In der U-Bahn sind noch zwei Sitzplätze frei: neben dem Fahrgast mit der bunten Pudelmütze auf dem Kopf und dann noch neben dem Mann mit den Tätowierungen im Gesicht. Schwere Entscheidung? Für die meisten Fahrgäste wohl eher nicht.
Die Porträtserie „Skin Deep“ des britischen Fotografen Steven Burton verdeutlicht, wie sehr Tattoos den Blick auf Menschen und unsere Meinung über sie beeinflussen. Burton fotografierte frühere Gangmitglieder aus Los Angeles und entfernte die zahlreichen Tätowierungen auf ihren Körpern und Köpfen digital. 400 Stunden lang ließ er Bandennamen und Gefängnissymbole, nackte Frauen und Totenköpfe verschwinden, bis die 27 fotografierten einstigen Kriminellen komplett tintenfrei waren.
Wie anders die retuschierten Porträts auf den Betrachter wirken, überraschte nicht nur Steven Burton, sondern auch die Porträtierten selbst: Viele hatten sich Jahre oder sogar Jahrzehnte lang nicht mehr ohne Tattoos gesehen. Die Schriften und Bilder waren ein Teil von ihnen geworden – und blieben es, auch nachdem sie sich für ein Leben ohne Bandenkriege, Drogendeals und Drive-by-Shootings entschieden hatten.

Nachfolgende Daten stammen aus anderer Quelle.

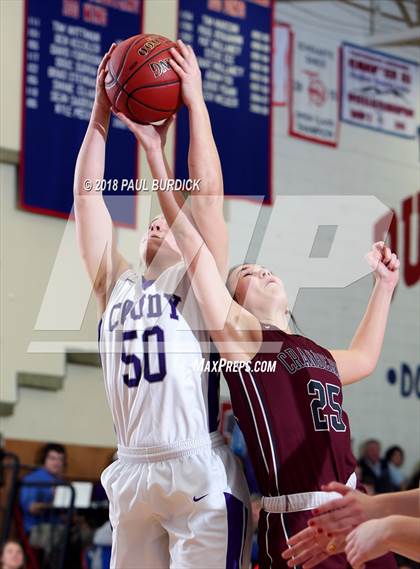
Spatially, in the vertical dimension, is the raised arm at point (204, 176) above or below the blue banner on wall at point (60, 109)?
below

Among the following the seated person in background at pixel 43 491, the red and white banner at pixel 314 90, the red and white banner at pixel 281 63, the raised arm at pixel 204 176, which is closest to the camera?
the raised arm at pixel 204 176

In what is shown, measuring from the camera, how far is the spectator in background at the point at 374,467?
9.56 meters

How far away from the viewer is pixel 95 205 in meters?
3.98

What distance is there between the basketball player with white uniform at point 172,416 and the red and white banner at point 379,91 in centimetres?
789

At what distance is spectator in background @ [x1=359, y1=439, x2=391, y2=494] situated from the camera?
31.4ft

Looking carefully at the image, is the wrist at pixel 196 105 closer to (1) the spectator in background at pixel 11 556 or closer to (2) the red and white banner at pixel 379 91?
(1) the spectator in background at pixel 11 556

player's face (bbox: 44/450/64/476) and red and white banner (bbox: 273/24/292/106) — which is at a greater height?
red and white banner (bbox: 273/24/292/106)

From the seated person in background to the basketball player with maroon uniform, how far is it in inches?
124

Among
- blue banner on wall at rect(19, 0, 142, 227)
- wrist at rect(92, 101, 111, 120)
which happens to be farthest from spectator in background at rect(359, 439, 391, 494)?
wrist at rect(92, 101, 111, 120)

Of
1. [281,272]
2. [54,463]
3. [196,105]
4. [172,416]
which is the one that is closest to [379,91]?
[281,272]

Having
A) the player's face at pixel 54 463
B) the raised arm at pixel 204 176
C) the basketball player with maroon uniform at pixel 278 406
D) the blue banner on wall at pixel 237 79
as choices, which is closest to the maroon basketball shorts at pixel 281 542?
the basketball player with maroon uniform at pixel 278 406

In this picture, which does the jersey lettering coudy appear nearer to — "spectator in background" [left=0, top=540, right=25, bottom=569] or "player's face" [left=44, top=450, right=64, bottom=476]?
"spectator in background" [left=0, top=540, right=25, bottom=569]

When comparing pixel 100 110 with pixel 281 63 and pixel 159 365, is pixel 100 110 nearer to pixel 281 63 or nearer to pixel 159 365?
pixel 159 365

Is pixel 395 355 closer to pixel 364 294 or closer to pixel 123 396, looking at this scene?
pixel 364 294
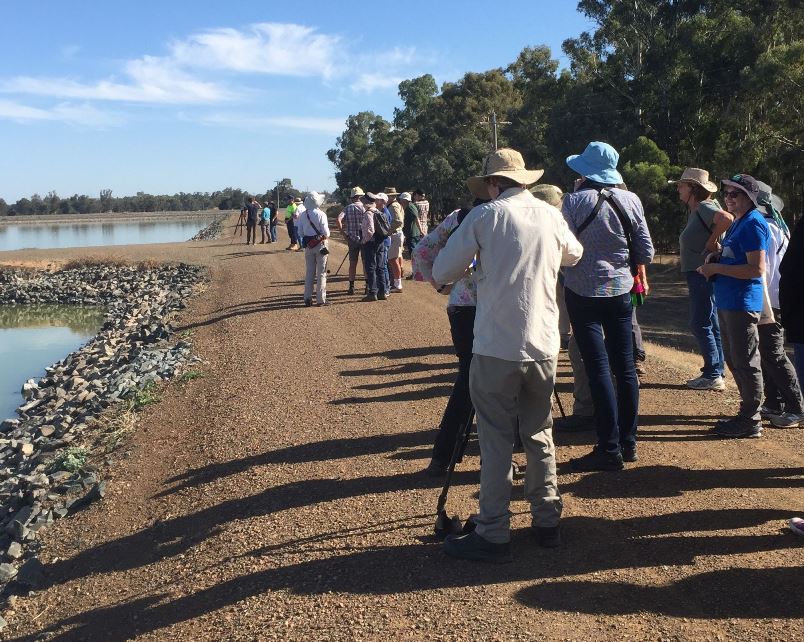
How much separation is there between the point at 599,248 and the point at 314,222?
8.37 metres

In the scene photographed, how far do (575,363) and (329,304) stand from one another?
26.9 ft

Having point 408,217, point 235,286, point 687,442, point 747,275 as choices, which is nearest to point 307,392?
point 687,442

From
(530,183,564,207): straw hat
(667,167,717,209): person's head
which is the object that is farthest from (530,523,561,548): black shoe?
(667,167,717,209): person's head

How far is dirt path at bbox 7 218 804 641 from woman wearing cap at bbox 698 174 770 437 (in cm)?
27

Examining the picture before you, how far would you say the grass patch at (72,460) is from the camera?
758 cm

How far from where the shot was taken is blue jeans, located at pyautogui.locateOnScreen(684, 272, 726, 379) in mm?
7160

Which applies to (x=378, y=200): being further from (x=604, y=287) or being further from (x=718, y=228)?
(x=604, y=287)

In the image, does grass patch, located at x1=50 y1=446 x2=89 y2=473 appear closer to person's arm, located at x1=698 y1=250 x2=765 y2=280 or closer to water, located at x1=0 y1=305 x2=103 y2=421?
water, located at x1=0 y1=305 x2=103 y2=421

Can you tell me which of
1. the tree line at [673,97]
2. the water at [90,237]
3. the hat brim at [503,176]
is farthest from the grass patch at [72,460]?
the water at [90,237]

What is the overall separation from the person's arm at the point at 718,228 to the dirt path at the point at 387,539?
1355 millimetres

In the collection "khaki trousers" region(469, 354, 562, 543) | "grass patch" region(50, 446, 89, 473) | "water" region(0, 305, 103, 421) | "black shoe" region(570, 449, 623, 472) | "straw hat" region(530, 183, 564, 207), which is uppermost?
"straw hat" region(530, 183, 564, 207)

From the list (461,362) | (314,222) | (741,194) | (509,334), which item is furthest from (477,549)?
(314,222)

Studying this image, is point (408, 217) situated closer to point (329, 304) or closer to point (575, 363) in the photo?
point (329, 304)

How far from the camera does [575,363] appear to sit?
6426 millimetres
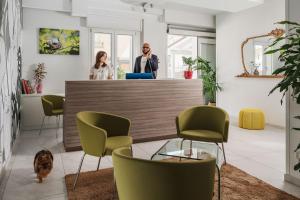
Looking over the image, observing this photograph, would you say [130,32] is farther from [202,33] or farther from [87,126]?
[87,126]

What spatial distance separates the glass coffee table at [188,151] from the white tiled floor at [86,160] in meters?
0.71

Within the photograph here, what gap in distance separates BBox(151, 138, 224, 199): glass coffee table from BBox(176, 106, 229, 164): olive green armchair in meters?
0.11

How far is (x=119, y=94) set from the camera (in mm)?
4422

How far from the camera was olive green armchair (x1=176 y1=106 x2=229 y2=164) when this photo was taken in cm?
328

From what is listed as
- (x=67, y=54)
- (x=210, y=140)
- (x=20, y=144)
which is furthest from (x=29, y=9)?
(x=210, y=140)

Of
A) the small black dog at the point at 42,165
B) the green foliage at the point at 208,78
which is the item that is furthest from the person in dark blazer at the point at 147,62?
the small black dog at the point at 42,165

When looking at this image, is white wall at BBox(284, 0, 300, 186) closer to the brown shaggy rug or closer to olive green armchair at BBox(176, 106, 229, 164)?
the brown shaggy rug

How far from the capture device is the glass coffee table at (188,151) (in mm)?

Viele der Porträtierten schafften diesen Absprung mit Hilfe der Stiftung Homeboy Industries. Sie bietet ehemaligen Gangmitgliedern neben Lebens- und Rechtsberatung, Nachhilfe- und Arbeitsplätzen auch kostenlose Tattooentfernung an: Das Leben der Aussteiger werde dadurch weniger gefährlich und die Stigmatisierung durch die Gesellschaft weniger.